• Text segment
^^^^^^^^
Stress can also lead to potential breakouts. When you find yourself in a stressful situation, take a moment to breathe. You can also learn tai chi, meditate, or join a support group.
How Can You Reduce Rosacea Breakouts?
A good skincare routine can help put the brakes on rosacea flare-ups. When shopping for skincare and haircare products, look out for ingredients such as menthol, camphor, or sodium lauryl sulfate, which are rosacea triggers. Witch hazel, glycolic acid, hydroquinone, tretinoin, peppermint, and eucalyptus oil are also rosacea irritants.
What Ingredients to Look For in a Face Wash
If you’re searching for the best acne face wash or cleanser for rosacea, choose one that contains the following ingredients:
Hyaluronic acid helps restore the skin’s natural moisture, which can be beneficial for people with rosacea.
Zinc oxide has anti-bacterial, anti-microbial, and anti-bacterial properties, which can be helpful in reducing inflammation caused by rosacea breakouts. It contains the protein cytokine that stimulates the cell’s immune responses to infection and inflammation.
Vitamin A is effective in soothing inflammation, regulating sebum production, and stimulating skin cells to regenerate and heal.
Niacinamide is a form of Vitamin B3 that helps improve the barrier function of the skin and keeps it hydrated. Besides ramping up the skin’s defenses, it also helps soothe the skin and reduces inflammation and skin flushing.
Vitamin C or L-ascorbic acid not only protects the skin from free radical damage, but it also helps manage rosacea symptoms by strengthening capillaries, reducing redness and inflammation, and repairing the skin’s barrier.
Also known as pantothenic acid, Vitamin B5 is another hero ingredient in protecting the skin against rosacea breakouts. It acts as a moisturizer and helps in soothing, calming, and repairing troubled skin. Vitamin B5 also has anti-inflammatory properties that aid in reducing scars and healing wounds.
Other Treatment Options
There are several acne rosacea solutions that you may want to try besides following a good skincare routine.
For reducing redness and inflammation, dermatologists will recommend topical treatments such as the application of antibiotics. One option is metronidazole, which helps decrease inflammation and irritation.
For acne rosacea where papules or pustules are visible, doctors may recommend azelaic acid. Azelaic acid is a dicarboxylic acid found in grains such as barley, rye, and wheat. It acts as an antioxidant, and it also reduces inflammation, lesions, redness, and swelling caused by rosacea. Azelaic acid also reduces hyperpigmentation, evens skin tone, and removes dead skin cells. It also works well with retinol and other acids, like alpha-hydroxy acids (AHA) and beta-hydroxy acids (BHA).
Sometimes, ivermectin may be prescribed. This medication targets Demodex mites, which are known to cause some cases of rosacea.
Oral antibiotics produce faster results compared to topical treatments. Some of the most common oral prescriptions for rosacea include tetracycline, minocycline, doxycycline, and erythromycin.
Laser or light therapy
Light-based therapies can reduce the appearance of redness and blood vessels. One popular method for treating rosacea is the pulsed dye laser that uses heat energy to target hemoglobin in the blood vessels. In addition to collapsing the small blood vessels and decreasing redness, laser therapy also reduces the thickening of the skin. However, periodic repeat treatments may be necessary, as new blood vessels may form.
Seeing an ophthalmologist at least once a year is advised for people with ocular rosacea. Treatment may include eye drops, oral medication, or laser treatments in the eyes.
If you are not keen on using medication or light therapy, you can also consider natural ways to manage and ease the symptoms of rosacea. One of the most effective ways to prevent flare-ups is to know what your triggers are and altering your habits to avoid these triggers.
^^^^^^^^
• Listed entries
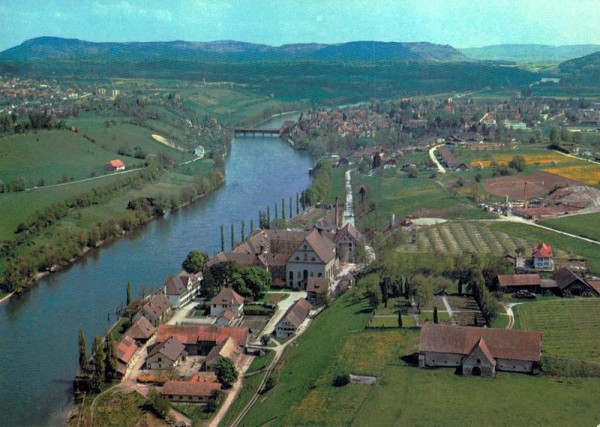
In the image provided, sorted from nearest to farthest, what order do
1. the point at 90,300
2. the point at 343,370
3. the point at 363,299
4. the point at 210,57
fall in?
the point at 343,370
the point at 363,299
the point at 90,300
the point at 210,57

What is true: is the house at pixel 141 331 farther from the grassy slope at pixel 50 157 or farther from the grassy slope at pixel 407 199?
the grassy slope at pixel 50 157

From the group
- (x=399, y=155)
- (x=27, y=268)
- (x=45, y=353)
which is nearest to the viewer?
(x=45, y=353)

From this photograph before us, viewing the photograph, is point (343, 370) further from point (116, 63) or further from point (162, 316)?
point (116, 63)

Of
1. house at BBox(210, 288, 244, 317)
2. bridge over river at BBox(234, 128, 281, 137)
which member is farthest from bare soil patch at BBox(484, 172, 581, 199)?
bridge over river at BBox(234, 128, 281, 137)

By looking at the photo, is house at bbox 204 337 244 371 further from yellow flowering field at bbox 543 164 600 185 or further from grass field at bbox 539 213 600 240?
yellow flowering field at bbox 543 164 600 185

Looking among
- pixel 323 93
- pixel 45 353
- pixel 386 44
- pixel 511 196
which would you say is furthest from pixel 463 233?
pixel 386 44

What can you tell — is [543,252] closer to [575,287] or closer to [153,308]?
[575,287]

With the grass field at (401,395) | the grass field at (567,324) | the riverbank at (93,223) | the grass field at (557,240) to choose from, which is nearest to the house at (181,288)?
the grass field at (401,395)
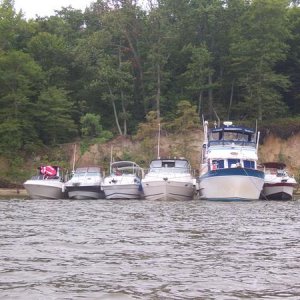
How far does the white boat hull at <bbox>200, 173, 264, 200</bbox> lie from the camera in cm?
3606

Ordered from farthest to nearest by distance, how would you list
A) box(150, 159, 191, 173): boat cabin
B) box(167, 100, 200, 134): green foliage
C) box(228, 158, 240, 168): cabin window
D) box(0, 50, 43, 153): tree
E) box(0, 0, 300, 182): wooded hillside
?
box(0, 0, 300, 182): wooded hillside → box(0, 50, 43, 153): tree → box(167, 100, 200, 134): green foliage → box(150, 159, 191, 173): boat cabin → box(228, 158, 240, 168): cabin window

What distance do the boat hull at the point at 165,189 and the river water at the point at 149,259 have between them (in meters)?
15.6

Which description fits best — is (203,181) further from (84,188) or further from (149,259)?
(149,259)

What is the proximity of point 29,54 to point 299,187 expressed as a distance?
33277mm

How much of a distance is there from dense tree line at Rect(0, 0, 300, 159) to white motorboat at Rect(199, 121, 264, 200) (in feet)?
53.0

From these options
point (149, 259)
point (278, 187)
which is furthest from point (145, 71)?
point (149, 259)

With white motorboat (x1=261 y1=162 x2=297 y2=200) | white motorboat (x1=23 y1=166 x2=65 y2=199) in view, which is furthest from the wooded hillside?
white motorboat (x1=261 y1=162 x2=297 y2=200)

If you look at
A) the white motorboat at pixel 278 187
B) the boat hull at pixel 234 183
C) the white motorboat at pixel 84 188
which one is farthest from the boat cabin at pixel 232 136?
Answer: the white motorboat at pixel 84 188

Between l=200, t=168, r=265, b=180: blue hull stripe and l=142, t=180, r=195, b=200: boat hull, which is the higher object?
l=200, t=168, r=265, b=180: blue hull stripe

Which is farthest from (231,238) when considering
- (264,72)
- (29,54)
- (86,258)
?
(29,54)

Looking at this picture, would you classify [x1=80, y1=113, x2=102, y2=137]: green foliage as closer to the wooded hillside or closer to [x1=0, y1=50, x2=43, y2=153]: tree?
the wooded hillside

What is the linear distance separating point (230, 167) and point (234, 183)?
^^^^^^^^
• Questions to answer
**A.** Please list every ingredient that the rosacea text says to look for in a face wash or cleanser.
**B.** Summarize the rosacea text in two sentences.

• Answers given
**A.**
- Hyaluronic acid
- Zinc oxide
- Vitamin A
- Niacinamide
- Vitamin C (L-ascorbic acid)
- Vitamin B5 (pantothenic acid)

**B.** A good skincare routine can help prevent rosacea flare-ups by avoiding trigger and irritant ingredients and by choosing a face wash that contains ingredients such as hyaluronic acid, zinc oxide, niacinamide, and vitamins A, B5, and C. Other treatment options include topical and oral antibiotics, azelaic acid, ivermectin, laser or light therapy, yearly ophthalmologist visits for ocular rosacea, and learning to avoid one's own triggers.